A escola descobre o cinema. Essa descoberta assume várias formas. A mais comum e prosaica é o uso do cinema como dispositivo temático. Exibe-se um filme como suporte para algo que se pretende apresentar aos alunos. São abundantes hoje as indicações de filmes para se trabalhar isto ou aquilo a partir de seu conteúdo. Trabalha-se, assim, saúde, história, geografia, ecologia, ética, relações humanas com o recurso aos exemplos. Este é um uso moral do cinema, pois ele supõe sempre a existência de um modelo, de uma referência pré-dada em relação ao qual algum ajuste se propõe, tendo como resultado esperado e final uma compreensão do tema proposto. O filme como narrativa, como texto, está em segundo plano ou nem sequer é considerado.

## Bloco de dados
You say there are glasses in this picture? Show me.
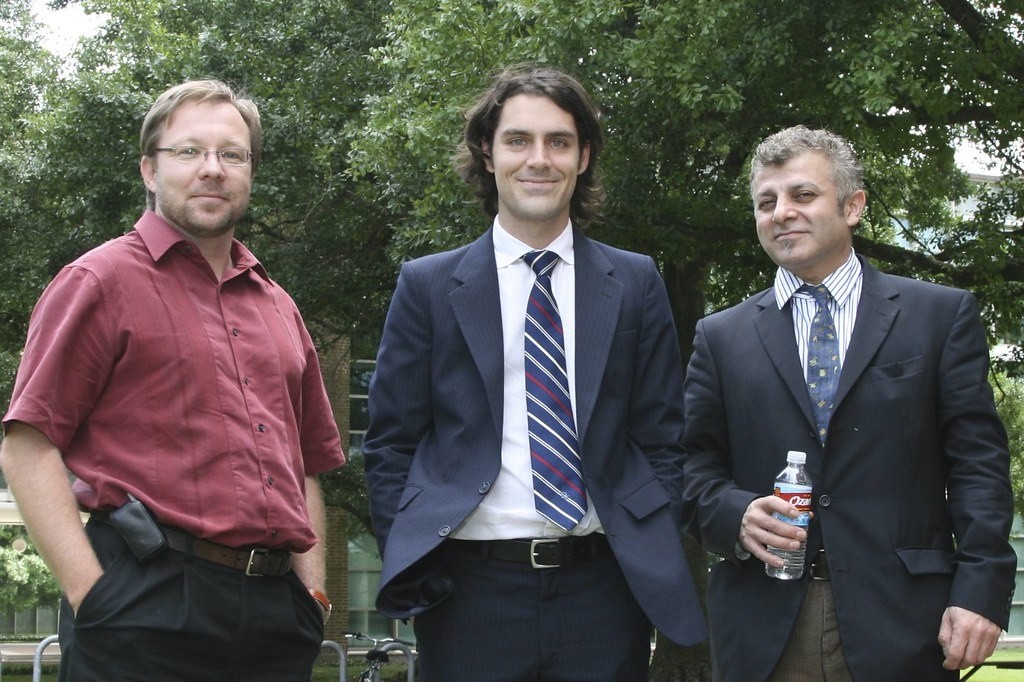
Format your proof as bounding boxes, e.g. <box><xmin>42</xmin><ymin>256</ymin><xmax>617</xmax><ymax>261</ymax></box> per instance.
<box><xmin>152</xmin><ymin>145</ymin><xmax>253</xmax><ymax>167</ymax></box>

## Tarefa proposta 1
Traduza para o inglês, por favor, esta frase do trecho sobre o cinema na escola: "Exibe-se um filme como suporte para algo que se pretende apresentar aos alunos."
## Tarefa proposta 2
No trecho sobre o cinema na escola, rebatize "cinema" como "teatro" e reescreva a parte que começa em "A escola descobre" e segue até "sequer é considerado.".

## Resposta do exercício 1
A film is shown as a support for something that one intends to present to the students.

## Resposta do exercício 2
A escola descobre o teatro. Essa descoberta assume várias formas. A mais comum e prosaica é o uso do teatro como dispositivo temático. Exibe-se um filme como suporte para algo que se pretende apresentar aos alunos. São abundantes hoje as indicações de filmes para se trabalhar isto ou aquilo a partir de seu conteúdo. Trabalha-se, assim, saúde, história, geografia, ecologia, ética, relações humanas com o recurso aos exemplos. Este é um uso moral do teatro, pois ele supõe sempre a existência de um modelo, de uma referência pré-dada em relação ao qual algum ajuste se propõe, tendo como resultado esperado e final uma compreensão do tema proposto. O filme como narrativa, como texto, está em segundo plano ou nem sequer é considerado.